Image AI is particularly useful when a user requires a visual representation or confirmation of concepts discussed within the LLM's answers. For example, if the LLM describes a historical event, Image AI can provide relevant images to give a visual context to the description.

How It Works

Upon receiving a query and the LLM's answer, Image AI analyzes the available images using their alt text and src attributes. It then selects the most relevant image, based on the best match.

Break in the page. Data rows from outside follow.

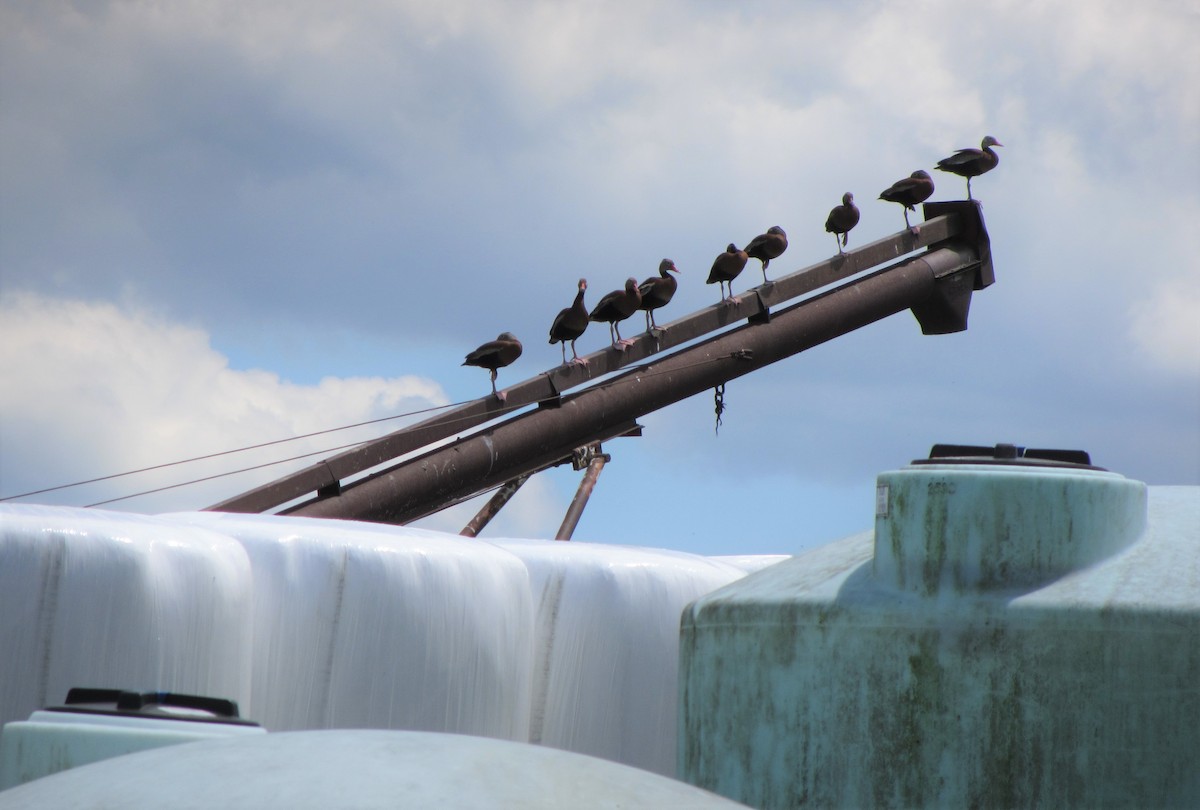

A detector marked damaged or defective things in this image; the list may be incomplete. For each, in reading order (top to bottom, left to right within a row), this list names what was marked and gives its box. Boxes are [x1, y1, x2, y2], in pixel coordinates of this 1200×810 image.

rusty metal beam [201, 204, 979, 520]
rusty metal beam [280, 243, 984, 525]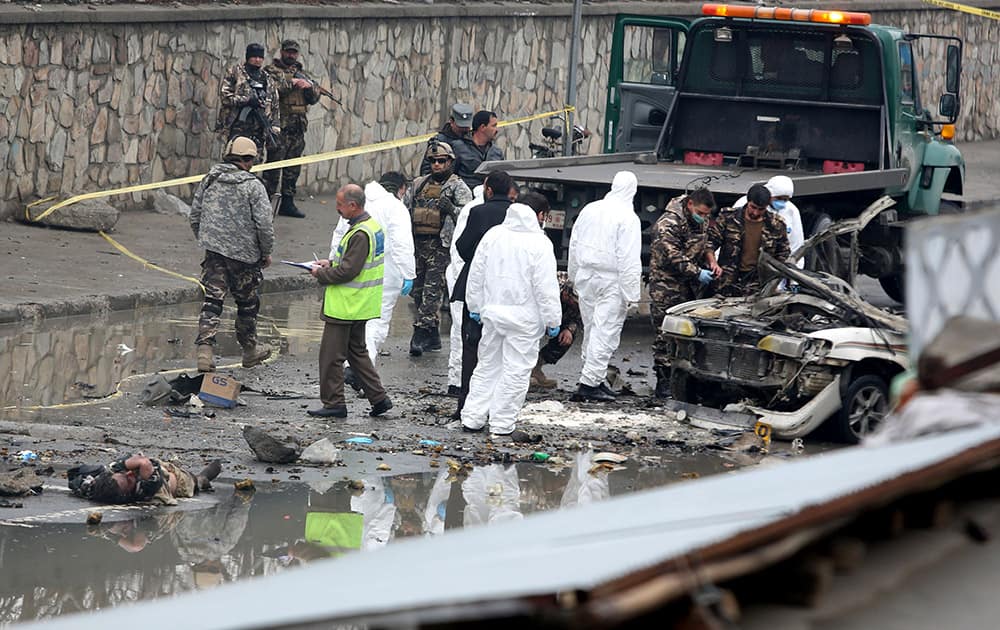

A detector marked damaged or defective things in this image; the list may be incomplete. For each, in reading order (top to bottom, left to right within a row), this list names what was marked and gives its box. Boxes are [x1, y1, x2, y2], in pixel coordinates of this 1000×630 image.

wrecked car [660, 199, 912, 444]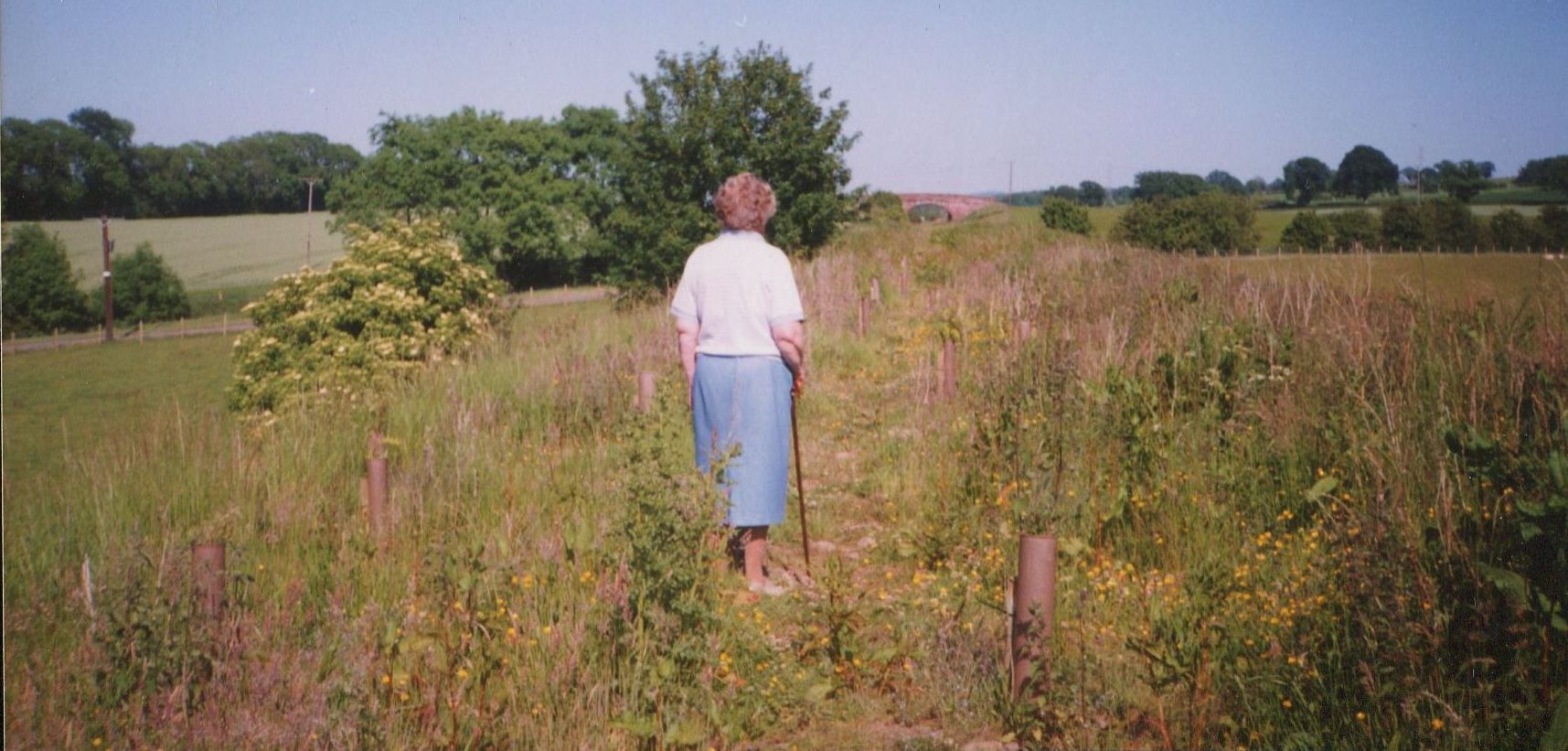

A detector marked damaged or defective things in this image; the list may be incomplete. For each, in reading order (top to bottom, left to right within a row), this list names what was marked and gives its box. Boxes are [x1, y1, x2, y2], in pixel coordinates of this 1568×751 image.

rusty metal post [636, 371, 655, 413]
rusty metal post [368, 428, 388, 538]
rusty metal post [191, 545, 225, 615]
rusty metal post [1009, 534, 1061, 699]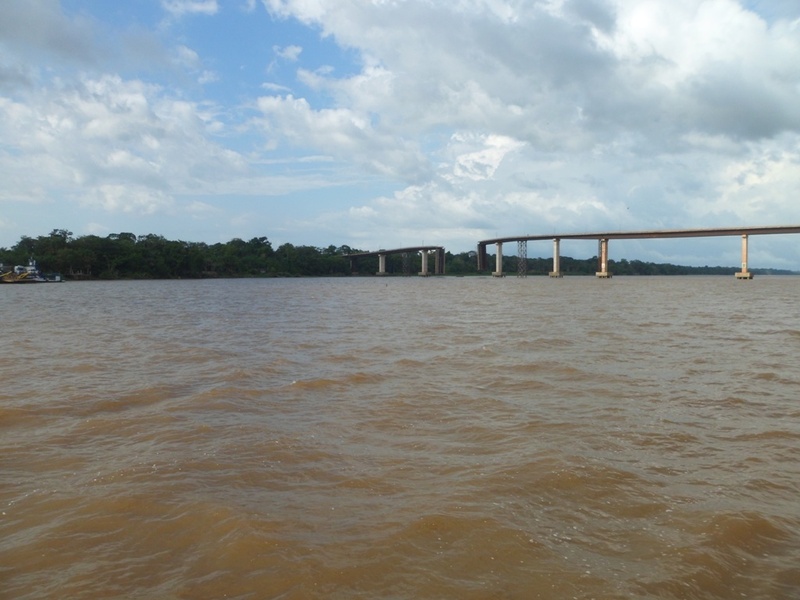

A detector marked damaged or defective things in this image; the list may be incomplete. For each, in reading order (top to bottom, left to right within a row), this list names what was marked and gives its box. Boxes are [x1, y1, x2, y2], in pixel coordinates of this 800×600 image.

The image shows a user interface for an Image AI feature within a web application. It includes a checked checkbox labeled and guidelines for image selection based on textual relevance, and fields for the system's response and image data.

  1. Image Match AI:

    • When enabled, this feature allows the system to display related images alongside bot responses. This can enhance the interaction by providing visual context to the textual information provided by the bot. Note that additional costs may apply when this feature is enabled.
  2. Image Description AI:

    • When enabled, this feature allows for automatic description generation for images using OpenAI Vision as they are ingested. This helps in creating detailed descriptions of images to enhance understanding and accessibility. Additional costs may also apply for this feature.
  3. Minimum Image Width:

    • This setting allows the user to define the smallest width (in pixels) an image must have to be processed. Images narrower than this threshold will be ignored. The default setting is 100 pixels, which helps in filtering out thumbnails or icons that typically do not contain useful information for analysis.
  4. Minimum Image Size in Bytes:

    • This sets the minimum file size (in bytes) for images to be processed. The default threshold is set at 2000 bytes, which helps in avoiding very low-quality images that are unlikely to contribute valuable insights.
  5. Image Quality:

    • Users can select the desired image quality from three options: Low Resolution, Auto Resolution, and High Resolution.
      • Low Resolution: Processes images at a lower resolution (512px x 512px), using fewer tokens for representation. Suitable for quick overview tasks.
      • Auto Resolution: The AI system decides the best detail level based on the input image size and content complexity. Balances detail and performance automatically.
      • High Resolution: Provides the highest level of detail, consuming more tokens but necessary for fine-grained analysis.
  6. Create Image Descriptions Button:

    • This button triggers the processing of images in documents that were uploaded before the "Enable Image Description AI" feature was activated. Once enabled, newly added images in PDFs and web documents will automatically be processed to generate descriptions. This ensures that images in previously uploaded documents can also benefit from descriptive processing.
Clicking the Create Image Desciption Button

The job will only process images not previously processed.